Beyond Visual Reconstruction Quality: Object Perception-aware 3D Gaussian Splatting for Autonomous Driving
Abstract
Reconstruction techniques, such as 3D Gaussian Splatting (3DGS), are increasingly used for generating scenarios in autonomous driving system (ADS) research. Existing 3DGS-based works for autonomous driving scenario generation have, through various optimizations, achieved high visual similarity in reconstructed scenes. However, this route is built on a strong assumption: that higher scene similarity directly translates into better preservation of ADS behaviour. Unfortunately, this assumption has not been effectively validated, and ADS behaviour is more closely related to the objects within the field of view rather than the global image. Thus, we focus on the perception module—the entry point of ADS. Preliminary experiments reveal that although current methods can produce reconstructions with high overall similarity, they often fail to ensure that the perception module outputs remain consistent with those obtained from the original images. Such a limitation can significantly harm the applicability of reconstruction in the ADS domain.
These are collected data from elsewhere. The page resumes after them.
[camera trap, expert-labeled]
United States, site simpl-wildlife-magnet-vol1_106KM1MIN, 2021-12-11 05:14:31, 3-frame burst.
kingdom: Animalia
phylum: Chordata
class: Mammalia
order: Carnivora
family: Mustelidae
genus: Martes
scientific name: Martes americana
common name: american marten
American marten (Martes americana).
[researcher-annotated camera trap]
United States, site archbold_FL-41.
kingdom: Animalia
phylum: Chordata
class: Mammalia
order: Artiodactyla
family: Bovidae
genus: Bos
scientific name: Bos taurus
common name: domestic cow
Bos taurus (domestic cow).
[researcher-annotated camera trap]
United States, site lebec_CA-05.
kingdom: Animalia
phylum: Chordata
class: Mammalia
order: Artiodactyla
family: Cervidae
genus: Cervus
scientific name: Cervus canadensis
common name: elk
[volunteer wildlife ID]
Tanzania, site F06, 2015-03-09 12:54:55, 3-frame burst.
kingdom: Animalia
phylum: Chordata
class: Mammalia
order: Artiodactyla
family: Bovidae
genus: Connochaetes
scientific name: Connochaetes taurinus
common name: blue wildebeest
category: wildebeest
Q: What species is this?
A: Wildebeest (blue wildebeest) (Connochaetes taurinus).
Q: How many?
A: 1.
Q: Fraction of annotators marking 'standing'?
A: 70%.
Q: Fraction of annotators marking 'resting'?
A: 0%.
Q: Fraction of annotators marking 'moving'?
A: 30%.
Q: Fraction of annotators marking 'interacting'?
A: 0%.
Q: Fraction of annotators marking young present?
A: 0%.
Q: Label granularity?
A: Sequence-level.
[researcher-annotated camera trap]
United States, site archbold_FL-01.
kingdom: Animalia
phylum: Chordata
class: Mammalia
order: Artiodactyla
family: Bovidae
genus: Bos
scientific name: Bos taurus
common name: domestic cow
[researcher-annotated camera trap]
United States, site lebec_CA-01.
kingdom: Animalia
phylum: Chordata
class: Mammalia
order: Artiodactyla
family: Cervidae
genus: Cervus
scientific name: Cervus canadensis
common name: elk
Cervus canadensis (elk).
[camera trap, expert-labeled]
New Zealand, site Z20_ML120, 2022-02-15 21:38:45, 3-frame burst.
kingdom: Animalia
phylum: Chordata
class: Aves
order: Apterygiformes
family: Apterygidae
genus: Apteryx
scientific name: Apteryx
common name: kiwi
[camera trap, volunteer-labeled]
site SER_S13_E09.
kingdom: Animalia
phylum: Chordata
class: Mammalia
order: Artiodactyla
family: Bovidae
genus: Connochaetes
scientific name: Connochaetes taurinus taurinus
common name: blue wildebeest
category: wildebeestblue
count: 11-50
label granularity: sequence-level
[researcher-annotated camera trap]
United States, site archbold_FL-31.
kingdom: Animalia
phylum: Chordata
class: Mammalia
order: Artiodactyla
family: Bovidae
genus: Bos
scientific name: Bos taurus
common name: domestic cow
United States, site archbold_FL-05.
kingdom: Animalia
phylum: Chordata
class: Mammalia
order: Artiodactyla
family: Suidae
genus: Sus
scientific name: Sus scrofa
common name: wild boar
To address this gap, we propose two complementary solutions: a perception-aligned loss, which directly leverages the output differences between reconstructed and ground truth images during the training process; and an object zone quality loss, which specifically reinforces the training on object locations identified by the perception model on ground-truth images. Experiments demonstrate that both of our methods improve the ability of reconstructed scenes to preserve consistency between the perception module outputs and those from the ground-truth inputs.